● PROBLEM TO SOLVE: Edit the records so that every "black glove" reads "dark glove", leaving everything else unchanged.

● INFORMATION SHOWN:
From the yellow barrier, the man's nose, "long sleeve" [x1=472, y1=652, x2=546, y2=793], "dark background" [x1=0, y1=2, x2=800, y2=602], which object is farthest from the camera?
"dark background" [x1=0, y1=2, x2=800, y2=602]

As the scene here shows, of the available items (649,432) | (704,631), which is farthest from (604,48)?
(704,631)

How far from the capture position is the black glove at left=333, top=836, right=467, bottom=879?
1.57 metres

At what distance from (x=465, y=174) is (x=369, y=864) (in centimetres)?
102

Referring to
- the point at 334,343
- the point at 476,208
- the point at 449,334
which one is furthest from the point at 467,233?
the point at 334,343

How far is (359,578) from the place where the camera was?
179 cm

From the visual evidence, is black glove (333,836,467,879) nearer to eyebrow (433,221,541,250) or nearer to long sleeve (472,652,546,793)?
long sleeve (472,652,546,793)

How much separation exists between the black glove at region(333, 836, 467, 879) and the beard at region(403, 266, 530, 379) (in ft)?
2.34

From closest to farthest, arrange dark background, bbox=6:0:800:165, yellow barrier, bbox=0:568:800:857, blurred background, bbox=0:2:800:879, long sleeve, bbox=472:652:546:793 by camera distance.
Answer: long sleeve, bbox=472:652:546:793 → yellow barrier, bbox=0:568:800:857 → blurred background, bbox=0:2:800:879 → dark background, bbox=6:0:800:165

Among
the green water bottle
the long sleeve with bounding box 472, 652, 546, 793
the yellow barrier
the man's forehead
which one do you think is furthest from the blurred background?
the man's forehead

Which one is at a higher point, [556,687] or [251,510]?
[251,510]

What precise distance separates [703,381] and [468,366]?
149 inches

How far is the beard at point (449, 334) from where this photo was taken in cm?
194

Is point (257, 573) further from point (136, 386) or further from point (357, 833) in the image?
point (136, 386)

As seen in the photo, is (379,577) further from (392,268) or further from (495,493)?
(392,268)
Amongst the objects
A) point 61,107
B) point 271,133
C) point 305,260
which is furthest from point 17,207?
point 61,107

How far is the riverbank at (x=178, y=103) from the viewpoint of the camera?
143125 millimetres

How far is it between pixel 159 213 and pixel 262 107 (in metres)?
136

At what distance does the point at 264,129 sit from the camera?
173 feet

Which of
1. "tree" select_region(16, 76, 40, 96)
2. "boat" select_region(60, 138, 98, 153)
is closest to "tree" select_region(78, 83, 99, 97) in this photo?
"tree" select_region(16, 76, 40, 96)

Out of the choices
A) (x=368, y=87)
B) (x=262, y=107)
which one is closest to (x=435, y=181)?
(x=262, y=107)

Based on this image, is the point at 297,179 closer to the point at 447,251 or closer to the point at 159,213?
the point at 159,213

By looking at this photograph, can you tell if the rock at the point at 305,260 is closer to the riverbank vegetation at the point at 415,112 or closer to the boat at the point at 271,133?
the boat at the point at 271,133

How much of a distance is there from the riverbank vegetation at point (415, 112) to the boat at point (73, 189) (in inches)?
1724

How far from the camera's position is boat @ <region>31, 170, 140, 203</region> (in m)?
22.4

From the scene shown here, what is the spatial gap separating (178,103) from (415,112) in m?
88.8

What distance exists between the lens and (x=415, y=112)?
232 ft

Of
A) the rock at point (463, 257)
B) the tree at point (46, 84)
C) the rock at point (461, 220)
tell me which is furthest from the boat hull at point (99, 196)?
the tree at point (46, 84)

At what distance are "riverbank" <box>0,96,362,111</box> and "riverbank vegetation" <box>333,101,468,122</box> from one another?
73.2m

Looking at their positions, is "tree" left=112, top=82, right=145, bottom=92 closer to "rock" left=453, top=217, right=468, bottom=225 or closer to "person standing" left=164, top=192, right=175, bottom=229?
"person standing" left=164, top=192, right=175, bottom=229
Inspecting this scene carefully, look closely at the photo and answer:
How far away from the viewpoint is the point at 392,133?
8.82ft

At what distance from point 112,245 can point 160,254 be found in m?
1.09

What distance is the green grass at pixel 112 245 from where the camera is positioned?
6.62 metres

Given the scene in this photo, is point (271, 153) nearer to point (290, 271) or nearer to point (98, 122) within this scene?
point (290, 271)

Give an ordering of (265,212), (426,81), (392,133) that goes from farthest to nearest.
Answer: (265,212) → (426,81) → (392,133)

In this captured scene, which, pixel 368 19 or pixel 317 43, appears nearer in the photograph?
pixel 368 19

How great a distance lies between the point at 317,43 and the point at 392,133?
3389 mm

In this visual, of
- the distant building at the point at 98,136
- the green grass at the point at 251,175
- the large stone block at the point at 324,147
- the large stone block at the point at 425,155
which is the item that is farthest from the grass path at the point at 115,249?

● TASK RESPONSE:
From the yellow barrier, the man's nose, "long sleeve" [x1=472, y1=652, x2=546, y2=793], "dark background" [x1=0, y1=2, x2=800, y2=602], which object is farthest from the camera?
"dark background" [x1=0, y1=2, x2=800, y2=602]

As the scene here shows, of the available items (649,432) | (704,631), which is farthest from (604,48)?
(704,631)

How far from the capture position is the dark glove at left=333, top=836, right=467, bottom=879?
1.57 metres

At what distance from (x=465, y=174) is (x=369, y=864) (in centimetres)?
102

Referring to
- the point at 334,343
- the point at 476,208
- the point at 449,334
which one is furthest from the point at 467,233?
the point at 334,343

How far is (359,578) from the place where the camera was?
179 cm

From the visual evidence, is dark glove (333,836,467,879) nearer to eyebrow (433,221,541,250) or nearer to long sleeve (472,652,546,793)?
long sleeve (472,652,546,793)

How much separation exists between the dark glove at region(333, 836, 467, 879) and the beard at region(403, 266, 530, 379) (in ft)?
2.34

From closest to farthest, arrange dark background, bbox=6:0:800:165, yellow barrier, bbox=0:568:800:857, blurred background, bbox=0:2:800:879, long sleeve, bbox=472:652:546:793 by camera distance.
Answer: long sleeve, bbox=472:652:546:793 → yellow barrier, bbox=0:568:800:857 → blurred background, bbox=0:2:800:879 → dark background, bbox=6:0:800:165

Among
the green water bottle
the long sleeve with bounding box 472, 652, 546, 793
the yellow barrier
the man's forehead
which one do you think is furthest from the blurred background?
the man's forehead

Which one is at a higher point, [556,687] or [251,510]?
[251,510]

What precise distance separates [703,381] and [468,366]?
149 inches

How far is the beard at point (449, 334) from where this photo was taken in cm?
194

Is point (257, 573) further from point (136, 386) or further from point (357, 833) in the image?
point (136, 386)

As seen in the photo, is (379,577) further from (392,268) or further from (495,493)?
(392,268)
Amongst the objects
A) point 61,107
B) point 271,133
C) point 305,260
which is furthest from point 17,207?
point 61,107

How far is the riverbank at (x=178, y=103) from the viewpoint of the camera?
143125 millimetres

How far is it between pixel 159 213 and pixel 262 107 (in metres)?
136

At what distance does the point at 264,129 sit from the camera?
173 feet

Which of
1. "tree" select_region(16, 76, 40, 96)
2. "boat" select_region(60, 138, 98, 153)
is closest to "tree" select_region(78, 83, 99, 97) in this photo?
"tree" select_region(16, 76, 40, 96)

Out of the choices
A) (x=368, y=87)
B) (x=262, y=107)
which one is closest to (x=435, y=181)?
(x=262, y=107)

Based on this image, is the point at 297,179 closer to the point at 447,251 or closer to the point at 159,213?
the point at 159,213

By looking at this photograph, can you tell if the rock at the point at 305,260 is closer to the riverbank vegetation at the point at 415,112 or closer to the boat at the point at 271,133?
the boat at the point at 271,133

How much of a distance is there from the riverbank vegetation at point (415, 112) to the boat at point (73, 189) (in inches)?
1724

How far from the camera's position is boat @ <region>31, 170, 140, 203</region> (in m)?
22.4

From the scene shown here, what is the spatial gap separating (178,103) from (415,112) in m?
88.8

What distance exists between the lens and (x=415, y=112)?
232 ft

Of
A) the rock at point (463, 257)
B) the tree at point (46, 84)
C) the rock at point (461, 220)
tell me which is furthest from the boat hull at point (99, 196)?
the tree at point (46, 84)

At what distance are "riverbank" <box>0,96,362,111</box> and "riverbank vegetation" <box>333,101,468,122</box> from one another?
73.2m

Looking at their positions, is "tree" left=112, top=82, right=145, bottom=92 closer to "rock" left=453, top=217, right=468, bottom=225 or closer to "person standing" left=164, top=192, right=175, bottom=229?
"person standing" left=164, top=192, right=175, bottom=229
Inspecting this scene carefully, look closely at the photo and answer:
How far away from the viewpoint is the point at 392,133?
8.82ft

At what distance from point 112,245 can point 160,254 be found in m?
1.09

What distance is the green grass at pixel 112 245 from where the camera is positioned?
6.62 metres

Given the scene in this photo, is point (271, 153) nearer to point (290, 271) or nearer to point (98, 122) within this scene?
point (290, 271)

Give an ordering of (265,212), (426,81), (392,133) that goes from farthest to nearest.
Answer: (265,212) → (426,81) → (392,133)

In this captured scene, which, pixel 368 19 or pixel 317 43, appears nearer in the photograph?
pixel 368 19

How great a distance lies between the point at 317,43 and the point at 392,133?
3389 mm

In this visual, of
- the distant building at the point at 98,136
- the green grass at the point at 251,175
- the large stone block at the point at 324,147
- the large stone block at the point at 425,155
which is the item that is farthest from the grass path at the point at 115,249?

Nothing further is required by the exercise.